## [Exercise objective]
Write out each record again exactly as it stands.

Stored data
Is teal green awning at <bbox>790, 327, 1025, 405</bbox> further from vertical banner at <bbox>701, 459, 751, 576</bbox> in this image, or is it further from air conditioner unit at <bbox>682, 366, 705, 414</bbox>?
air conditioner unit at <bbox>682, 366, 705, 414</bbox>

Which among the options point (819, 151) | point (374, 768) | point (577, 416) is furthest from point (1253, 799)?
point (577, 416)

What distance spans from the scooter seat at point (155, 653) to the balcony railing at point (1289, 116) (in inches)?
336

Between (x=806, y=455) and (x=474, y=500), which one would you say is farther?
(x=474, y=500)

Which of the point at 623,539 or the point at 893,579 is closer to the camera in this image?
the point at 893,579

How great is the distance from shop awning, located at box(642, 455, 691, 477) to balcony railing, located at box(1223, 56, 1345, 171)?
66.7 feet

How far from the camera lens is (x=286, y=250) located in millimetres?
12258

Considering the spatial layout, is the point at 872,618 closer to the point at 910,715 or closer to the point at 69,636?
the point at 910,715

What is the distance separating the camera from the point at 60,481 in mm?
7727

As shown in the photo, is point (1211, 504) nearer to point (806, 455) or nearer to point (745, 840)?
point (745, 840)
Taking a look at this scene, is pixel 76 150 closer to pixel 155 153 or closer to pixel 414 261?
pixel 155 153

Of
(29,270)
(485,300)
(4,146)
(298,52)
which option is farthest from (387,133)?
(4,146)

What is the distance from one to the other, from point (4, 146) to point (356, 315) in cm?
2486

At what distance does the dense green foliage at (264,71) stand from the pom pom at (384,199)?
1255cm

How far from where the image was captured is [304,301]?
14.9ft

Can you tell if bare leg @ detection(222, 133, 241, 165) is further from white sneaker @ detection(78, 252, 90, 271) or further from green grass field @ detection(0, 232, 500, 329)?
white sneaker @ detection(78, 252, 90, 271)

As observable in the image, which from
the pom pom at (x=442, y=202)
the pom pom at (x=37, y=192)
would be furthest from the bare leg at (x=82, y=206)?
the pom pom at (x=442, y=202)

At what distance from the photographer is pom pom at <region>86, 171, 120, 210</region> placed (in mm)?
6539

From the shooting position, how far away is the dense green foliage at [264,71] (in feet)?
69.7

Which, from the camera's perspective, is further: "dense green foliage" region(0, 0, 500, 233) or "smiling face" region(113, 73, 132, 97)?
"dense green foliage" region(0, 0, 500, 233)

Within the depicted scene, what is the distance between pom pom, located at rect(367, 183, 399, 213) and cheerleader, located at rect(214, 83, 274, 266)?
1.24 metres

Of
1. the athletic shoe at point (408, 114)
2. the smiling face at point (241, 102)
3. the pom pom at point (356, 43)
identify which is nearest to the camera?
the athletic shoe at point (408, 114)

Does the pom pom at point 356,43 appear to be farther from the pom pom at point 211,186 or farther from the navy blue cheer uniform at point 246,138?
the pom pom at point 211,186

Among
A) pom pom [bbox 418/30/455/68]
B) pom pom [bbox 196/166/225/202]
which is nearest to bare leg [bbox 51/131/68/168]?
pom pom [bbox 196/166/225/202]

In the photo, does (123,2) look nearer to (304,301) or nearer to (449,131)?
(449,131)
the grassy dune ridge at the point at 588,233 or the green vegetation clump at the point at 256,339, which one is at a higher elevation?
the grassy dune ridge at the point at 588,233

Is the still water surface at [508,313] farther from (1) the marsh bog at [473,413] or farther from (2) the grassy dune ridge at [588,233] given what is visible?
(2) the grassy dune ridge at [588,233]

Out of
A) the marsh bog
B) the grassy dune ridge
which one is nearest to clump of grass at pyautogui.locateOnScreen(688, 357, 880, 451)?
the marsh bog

## [Written answer]
Is teal green awning at <bbox>790, 327, 1025, 405</bbox> further from vertical banner at <bbox>701, 459, 751, 576</bbox> in this image, or is it further from air conditioner unit at <bbox>682, 366, 705, 414</bbox>?
air conditioner unit at <bbox>682, 366, 705, 414</bbox>

Which among the options point (819, 151) | point (374, 768) | point (577, 416) is furthest from point (1253, 799)?
point (577, 416)

What distance spans from the scooter seat at point (155, 653) to the balcony railing at point (1289, 116) (in inches)?
336

Between (x=806, y=455) and (x=474, y=500), which one would you say is farther?
(x=474, y=500)

Which of the point at 623,539 or the point at 893,579 is closer to the camera in this image?
the point at 893,579

How great is the distance from shop awning, located at box(642, 455, 691, 477) to balcony railing, located at box(1223, 56, 1345, 171)?
66.7 feet

How far from the camera lens is (x=286, y=250) located in millimetres?
12258

Considering the spatial layout, is the point at 872,618 closer to the point at 910,715 or closer to the point at 69,636?
the point at 910,715

What is the distance separating the camera from the point at 60,481 in mm?
7727

As shown in the photo, is point (1211, 504) nearer to point (806, 455) or nearer to point (745, 840)?
point (745, 840)
Taking a look at this scene, is pixel 76 150 closer to pixel 155 153 or closer to pixel 414 261?
pixel 155 153

Of
(29,270)
(485,300)
(4,146)
(298,52)
which option is farthest from (387,133)?
(4,146)

What is the distance from one to the other, from point (4, 146) to point (356, 315) in cm?
2486

At what distance does the dense green foliage at (264,71) stand from the pom pom at (384,199)?
1255cm

How far from where the image was captured is [304,301]?
14.9ft

Can you tell if bare leg @ detection(222, 133, 241, 165) is further from white sneaker @ detection(78, 252, 90, 271) or further from green grass field @ detection(0, 232, 500, 329)?
white sneaker @ detection(78, 252, 90, 271)

As observable in the image, which from
the pom pom at (x=442, y=202)
the pom pom at (x=37, y=192)
would be furthest from the bare leg at (x=82, y=206)?
the pom pom at (x=442, y=202)

At what distance from the photographer is pom pom at <region>86, 171, 120, 210</region> placed (in mm)?
6539

From the shooting position, how far away is the dense green foliage at [264,71] (in feet)?
69.7

Which, from the camera's perspective, is further: "dense green foliage" region(0, 0, 500, 233) or "smiling face" region(113, 73, 132, 97)?
"dense green foliage" region(0, 0, 500, 233)

Within the depicted scene, what is the distance between pom pom, located at rect(367, 183, 399, 213) and cheerleader, located at rect(214, 83, 274, 266)?
1.24 metres

Of
1. the athletic shoe at point (408, 114)
2. the smiling face at point (241, 102)
3. the pom pom at point (356, 43)
identify which is nearest to the camera?
the athletic shoe at point (408, 114)

Does the pom pom at point 356,43 appear to be farther from the pom pom at point 211,186 or farther from the navy blue cheer uniform at point 246,138?
the pom pom at point 211,186

Among
A) pom pom [bbox 418/30/455/68]
B) pom pom [bbox 196/166/225/202]
which is nearest to bare leg [bbox 51/131/68/168]?
pom pom [bbox 196/166/225/202]

In the photo, does (123,2) look nearer to (304,301) or nearer to (449,131)?
(449,131)
the grassy dune ridge at the point at 588,233 or the green vegetation clump at the point at 256,339, which one is at a higher elevation?
the grassy dune ridge at the point at 588,233

Is the still water surface at [508,313] farther from (1) the marsh bog at [473,413] or farther from (2) the grassy dune ridge at [588,233] given what is visible?
(2) the grassy dune ridge at [588,233]

Out of
A) the marsh bog
B) the grassy dune ridge
which one is nearest to clump of grass at pyautogui.locateOnScreen(688, 357, 880, 451)?
the marsh bog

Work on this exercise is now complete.